February 12, 2021
The impact of the nation’s deteriorating mental health from Covid-19 lockdowns and other restrictions cost UK businesses £14bn last year, according to a study by Westfield Health. The cost of absenteeism from work due to mental health reasons increased last year by £1.3bn from 2019’s totals as work from home, travel restrictions, furlough and pay cuts changed the workplace for millions of people across the UK.
However, this has seen a step change among UK businesses, which are focusing on the wellbeing of their teams in greater depth and commitment than ever before. Some 81 percent of businesses surveyed by Westfield Health claim they have a renewed focus on the mental and physical health of employees because of the pandemic.
In its report – Coping with Covid – the corporate health and wellbeing provider asked more than 1,600 staff and employers about workplace health, claiming that absences due to mental health increased by 10 percent during 2020 as people struggled to adapt to their new working climates.
On average, employees took 3.19 days off for mental health-related issues in 2020, up from 2.90 days in 2019. In addition to absenteeism, the research claims that presenteeism (the problem of employees being on the job but not fully functioning because of health reasons, in this case mental health) is a growing issue, with one in three (36 percent) workers saying their workplace productivity has been negatively affected by mental health every week, increasing the cost to business. In fact, 76 percent said they feel their productivity has stagnated or fallen since last year.
Dave Capper, CEO, Westfield Health, said: “As we know, Covid-19 is having a huge impact on employees’ mental health, the scars from which may not be visible, let alone heal, for many years and have arguably changed our connection to work and colleagues permanently.
“In 2021, companies will need to support wellbeing from the top down.”
“The findings from our research paint a worrying picture for workplace productivity, with the economic impact of mental health clearly deepening.

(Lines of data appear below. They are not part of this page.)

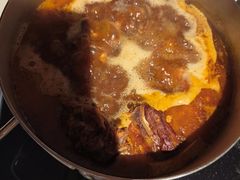 -蝎王府羊蝎子(虎坊桥总店)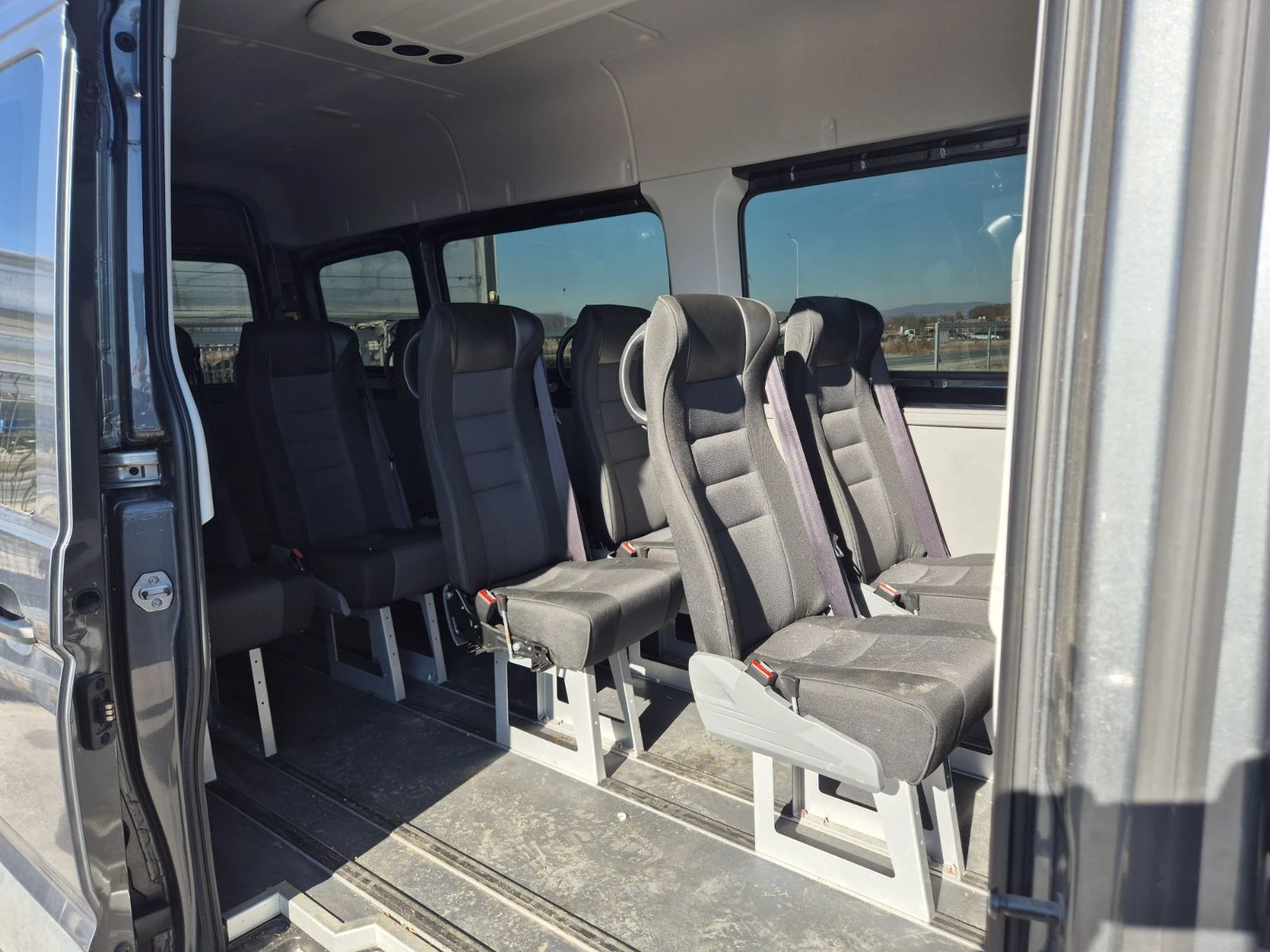 Man TGE 3.180 MAXI | Mobile.bg   14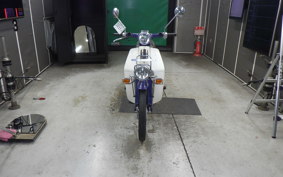 HONDA C50 SUPER CUB AA01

However, the way businesses have and are responding to this challenge gives us hope, as when we come out the other side of this pandemic, there will be a long-term commitment to support employees’ mental and physical wellbeing.

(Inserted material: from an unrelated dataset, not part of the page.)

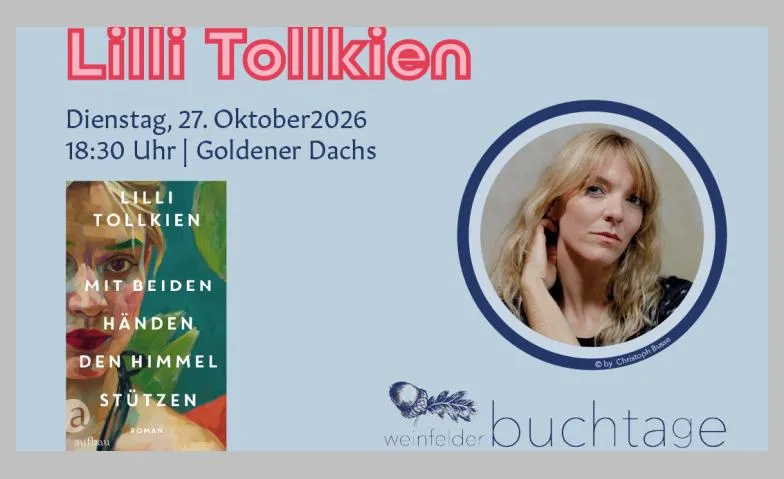Lilli Tollkien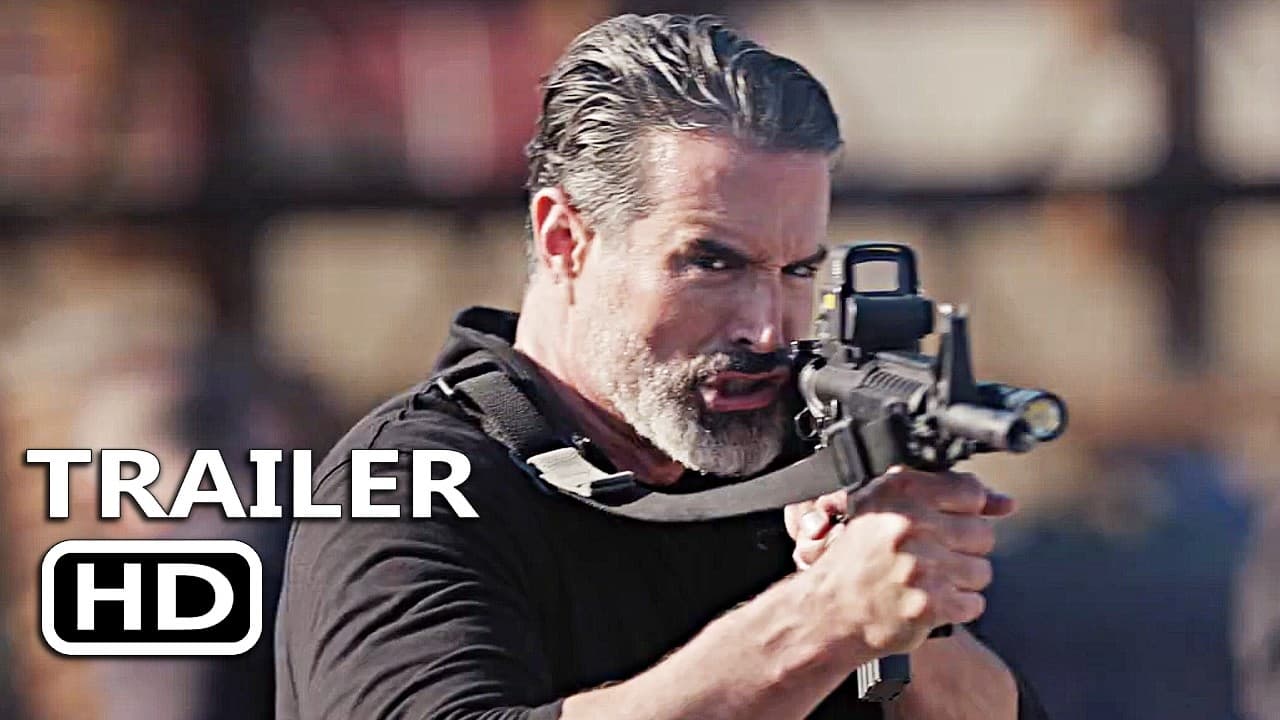 ATLAS KING Official Trailer (2026)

“This has seen an increased openness to address a once-taboo topic and demands a greater focus by employers on wellbeing, as the link between it and business recovery becomes clearer.”

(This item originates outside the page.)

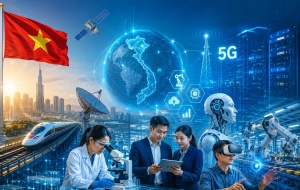 Nâng cao hiệu quả thực thi Đăng Ký 13Winvn Com Chính Thức 57-NQ/TW: Tạo đột phá chiến lược cho khoa học công nghệ và chuyển đổi số quốc gia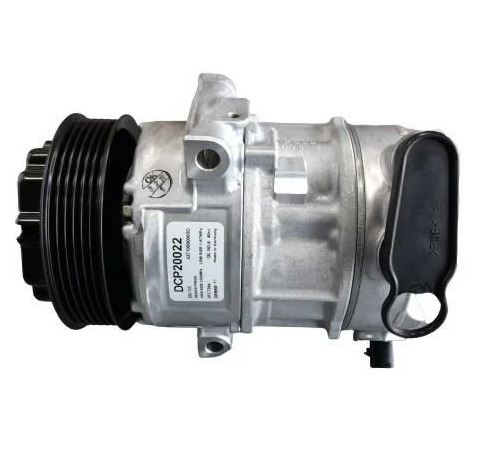 Opel Corsa D 1.3 Dizel Klima Kompresörü Denso Marka 55703721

The research highlights that more than one in five (22 percent) employees are concerned about losing their job, and 26 percent are becoming increasingly anxious about work. In a message to employers, 12 percent of employees believe that they are not being supported by their company as they struggle to come to terms with having to adopt new ways of working and adhere to social distancing regulations in the workplace.
Possibly as a result of these factors, 21 percent said they felt lonely more often, 35 percent said their mental health has declined since the start of the pandemic, 34 percent said their morale was poor and 27 percent of all employees are less engaged than the previous year.
Dave Capper added: “The £14bn cost uncovered in this research shows that decreasing mental health is both a public health and an economic issue. It is a challenge affecting the UK’s economic recovery – and we must help our employees for the sake of all concerned. At a time when many companies are under extreme financial pressures, the investment – both in cost and time – to ensure that employees are coping may seem expensive, but the cost of ignoring the problem is even greater.”
Workplace wellbeing revolution
However, the research claims that progress is being made with the majority (81 percent) of businesses saying the pandemic has made them more focused on wellbeing. This has resulted in the average amount spent on wellbeing increasing by 34 percent in 2020 (£223.50 in 2019 to £300 in 2020) with Westfield Health projecting an increase to £336 in five years’ time.
These forecasts come as more than a third (36 percent) of companies plan to increase spend on wellbeing programmes in the coming year, and more than half (56 percent) grow their spend in the next five years.
According to HR leaders interviewed, this ongoing investment is due to wellbeing becoming more important at their company (52 percent), a greater need for wellbeing post-pandemic (50 percent) and strong evidence for it improving the performance of workers (46 percent). Businesses that have already invested in wellbeing programmes are seeing the benefit, with 78 percent saying engagement is high, compared to 54 percent of those without a programme.
What employees are asking for
As employees continue to struggle with adapting to ongoing restrictions, the Westfield Health research highlights some of the important areas where staff are seeking more assistance from their employers.
Chief among the demands being made are increased calls for long-term changes to the way staff work, such as flexible working hours and working from home (28 percent); more mental health support at work (26 percent); extra wellbeing support to help promote a positive working environment (24 percent) and improvements to the working environment so that it is more Covid-secure (28 percent).
Dave Capper added: “With productivity, morale, motivation and engagement suffering last year, employers are keen to find a way to improve their situation and ensure their financial recovery isn’t stalled by poor wellbeing.
“Despite the welcome news of the vaccine roll-out, it is likely that the HR and wellbeing teams will be focusing on the role their business can play in the mental wellbeing of their teams. However, this research shows that the implications for a business are too big for a company’s HR team to navigate alone.
“In 2021, companies will need to support wellbeing from the top down. They know that the talent in their teams is essential to recovery, and by taking steps to protect that talent mentally and physically, they will be ensuring a healthy future for all concerned.”